– Отсохни, ты же не умер, подумаешь, ударился.
– Сволочь ты.
Киншоу вытаращился на него, в бешенстве от такой несправедливости. Но он не знал, как обрезать Хупера, и смолчал.
– Рыбу не оставляют задыхаться. Это все равно что убийство. Это ужас.
– Почему? Не все равно – так или ножом?
– Нет, не все равно, каждый тебе скажет. Так ей хуже. Ты сволочь.
Киншоу отошел за валежником для костра. Когда он подошел к рыбе, она была уже дохлая. Он старался не думать о том, как она билась и извивалась без воды. Он ее подобрал. Она была тяжелая и скользкая.
– Теперь голову надо отрезать.
– Нет, не буду я, я ее палкой проткну. Получится вертел. Так делают.
– А кишки! Их же не едят.
Киншоу засомневался. Потом сказал:
– Мы с нее будем куски срезать, А кишки – пусть. Мы до них не доберемся.
– А вдруг она ядовитая?
– Ядовитых рыб не бывает.
Но рыба получилась невкусная. Кожа на ней вся сгорела, а сразу под кожей она осталась холодная и сырая. Хупер откусил кусок, чуть-чуть пожевал и выплюнул обратно в траву. Киншоу больше съел. Но в конце концов загорелась палка.
– Дикая гадость. Ты, Киншоу, ничего не умеешь.
– Жарил бы сам.
– Ты должен за мной ухаживать. Я больной.
– Ах, какая малышка, тю-лю-лю!
– Вот погоди, погоди...
Киншоу открыл свой ранец и рюкзак Хупера, и они съели немного печенья и почти все помидоры.
– Завтра буду паек выдавать, – сказал Киншоу. – Всю еду буду делить. Ее ненадолго хватит.
– А потом что?
– Потом мы уже выйдем.
– А если нет?
– Выйдем!
– И зачем мы только сюда пришли!
– Тебя никто не просил, сам увязался.
– Это мы из-за тебя заблудились.
– Ничего подобного. Это ты начал носиться как идиот.
Вдруг, сразу, погас день. Только что Киншоу смотрел наверх и видел в дальней высоте светлые щелки неба, а через минуту они исчезли. Трещал и прыгал огонь.
– Они уже домой едут, – Хупер сказал. – В поезде сидят.
– Наверно.
– Скоро нас искать начнут.
– Нет, не будут они. Сегодня не будут.
– Почему это? Еще как будут.
– А с чего они догадаются, что нас в постелях нет? Вернутся поздно и не посмотрят даже.
– Миссис Боуленд скажет.
– Нет, она в четыре уходит. Она подумает, мы гулять пошли или еще куда. Ей-то что? Никто и не узнает.

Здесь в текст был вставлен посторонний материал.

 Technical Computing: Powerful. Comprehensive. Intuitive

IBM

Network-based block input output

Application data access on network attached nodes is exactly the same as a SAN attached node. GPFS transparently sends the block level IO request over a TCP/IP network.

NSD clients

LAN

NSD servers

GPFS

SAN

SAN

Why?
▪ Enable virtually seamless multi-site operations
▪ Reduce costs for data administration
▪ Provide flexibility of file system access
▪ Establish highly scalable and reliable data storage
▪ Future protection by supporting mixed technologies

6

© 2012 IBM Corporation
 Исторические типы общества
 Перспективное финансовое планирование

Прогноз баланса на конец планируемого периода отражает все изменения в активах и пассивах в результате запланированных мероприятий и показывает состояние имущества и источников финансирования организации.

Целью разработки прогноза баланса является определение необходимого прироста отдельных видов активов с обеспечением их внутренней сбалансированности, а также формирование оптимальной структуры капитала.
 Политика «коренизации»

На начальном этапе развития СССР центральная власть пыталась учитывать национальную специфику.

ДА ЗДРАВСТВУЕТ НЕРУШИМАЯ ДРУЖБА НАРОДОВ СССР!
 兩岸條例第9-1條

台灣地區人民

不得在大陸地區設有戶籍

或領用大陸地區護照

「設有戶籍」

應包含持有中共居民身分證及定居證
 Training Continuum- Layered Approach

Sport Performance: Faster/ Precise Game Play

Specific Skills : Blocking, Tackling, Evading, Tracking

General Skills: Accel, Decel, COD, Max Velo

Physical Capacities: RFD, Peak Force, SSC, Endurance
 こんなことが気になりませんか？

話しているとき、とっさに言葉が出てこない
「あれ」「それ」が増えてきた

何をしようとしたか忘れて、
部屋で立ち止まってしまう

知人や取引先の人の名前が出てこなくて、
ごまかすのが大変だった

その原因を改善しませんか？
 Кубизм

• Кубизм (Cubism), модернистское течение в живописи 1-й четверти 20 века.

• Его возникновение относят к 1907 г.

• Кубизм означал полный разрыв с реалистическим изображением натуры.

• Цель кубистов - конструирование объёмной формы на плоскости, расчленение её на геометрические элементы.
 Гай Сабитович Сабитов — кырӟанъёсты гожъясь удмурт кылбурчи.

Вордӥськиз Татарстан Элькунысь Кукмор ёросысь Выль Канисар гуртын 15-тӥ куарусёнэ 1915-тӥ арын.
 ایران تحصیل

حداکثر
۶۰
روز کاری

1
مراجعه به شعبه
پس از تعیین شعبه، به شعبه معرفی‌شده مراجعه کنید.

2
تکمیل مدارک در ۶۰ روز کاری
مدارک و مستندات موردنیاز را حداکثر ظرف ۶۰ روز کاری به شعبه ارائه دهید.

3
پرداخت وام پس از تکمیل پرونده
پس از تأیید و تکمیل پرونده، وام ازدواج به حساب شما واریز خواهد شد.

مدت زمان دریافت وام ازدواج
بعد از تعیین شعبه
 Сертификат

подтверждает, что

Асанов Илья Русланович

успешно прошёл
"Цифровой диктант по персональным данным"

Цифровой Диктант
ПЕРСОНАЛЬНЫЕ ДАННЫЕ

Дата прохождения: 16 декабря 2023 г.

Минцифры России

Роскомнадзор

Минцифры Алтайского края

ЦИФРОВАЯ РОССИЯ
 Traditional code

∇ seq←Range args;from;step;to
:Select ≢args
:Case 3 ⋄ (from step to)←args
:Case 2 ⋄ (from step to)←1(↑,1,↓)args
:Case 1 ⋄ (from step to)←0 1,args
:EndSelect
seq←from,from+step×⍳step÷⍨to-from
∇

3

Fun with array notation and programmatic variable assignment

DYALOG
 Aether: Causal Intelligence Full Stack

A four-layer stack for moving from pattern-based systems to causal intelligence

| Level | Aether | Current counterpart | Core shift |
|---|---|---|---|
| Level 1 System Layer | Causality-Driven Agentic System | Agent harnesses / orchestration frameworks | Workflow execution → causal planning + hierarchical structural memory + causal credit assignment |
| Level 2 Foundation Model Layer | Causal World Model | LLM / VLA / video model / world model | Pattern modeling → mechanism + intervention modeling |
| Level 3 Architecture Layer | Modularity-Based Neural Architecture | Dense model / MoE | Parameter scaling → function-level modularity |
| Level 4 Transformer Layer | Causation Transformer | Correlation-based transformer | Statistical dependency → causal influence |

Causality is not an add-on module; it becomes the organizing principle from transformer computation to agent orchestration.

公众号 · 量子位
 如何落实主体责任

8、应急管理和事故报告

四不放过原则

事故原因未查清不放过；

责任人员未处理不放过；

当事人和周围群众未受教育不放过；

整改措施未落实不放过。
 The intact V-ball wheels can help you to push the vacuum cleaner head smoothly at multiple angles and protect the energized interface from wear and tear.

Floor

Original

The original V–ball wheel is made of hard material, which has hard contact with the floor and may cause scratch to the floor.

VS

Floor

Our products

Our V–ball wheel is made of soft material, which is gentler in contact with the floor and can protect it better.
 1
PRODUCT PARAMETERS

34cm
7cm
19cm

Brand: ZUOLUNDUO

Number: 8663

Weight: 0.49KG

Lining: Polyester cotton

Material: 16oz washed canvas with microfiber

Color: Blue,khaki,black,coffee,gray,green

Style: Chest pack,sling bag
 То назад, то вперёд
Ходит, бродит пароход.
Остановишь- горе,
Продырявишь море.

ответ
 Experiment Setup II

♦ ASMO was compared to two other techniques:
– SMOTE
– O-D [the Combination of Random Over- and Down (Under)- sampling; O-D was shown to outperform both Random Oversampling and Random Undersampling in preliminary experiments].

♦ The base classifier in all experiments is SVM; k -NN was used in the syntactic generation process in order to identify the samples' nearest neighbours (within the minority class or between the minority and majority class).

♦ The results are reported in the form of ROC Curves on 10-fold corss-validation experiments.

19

– Твоя мать всегда приходит к тебе прощаться. Знаю. Сам слышал. Целует на ночь, как маленького.
– Заткни фонтан. Вовсе она не всегда приходит.
– Нет, всегда. Мм. Чмок, чмок. Тю-лю-лю. Ах ты моя пуся, ах ты моя киса, мой паинька. Мамочка любит свое солнышко. Баю-баюшки-баю, спи-усни. И так каждый вечер.
– Ну да, у самого-то матери нет!
Но Хупер и бровью не повел.
– А на кой она мне?
– Ну ты скажешь!
– Когда отец есть – лучше. У кого нет отца, тот дерьма не стоит.
Киншоу встал и подошел к костру поближе. Хупер на него посмотрел. В правой руке Киншоу держал длинную толстую палку. На секунду оба замерли. Он увидел, как у Хупера вылупились глаза.
– Попробуй только стукни!
Киншоу поглядел на него с презреньем и швырнул палку в огонь. Пламя взвилось и бросило тень Киншоу в траву.
– Ты отодвинься-ка, а то еще загоришься.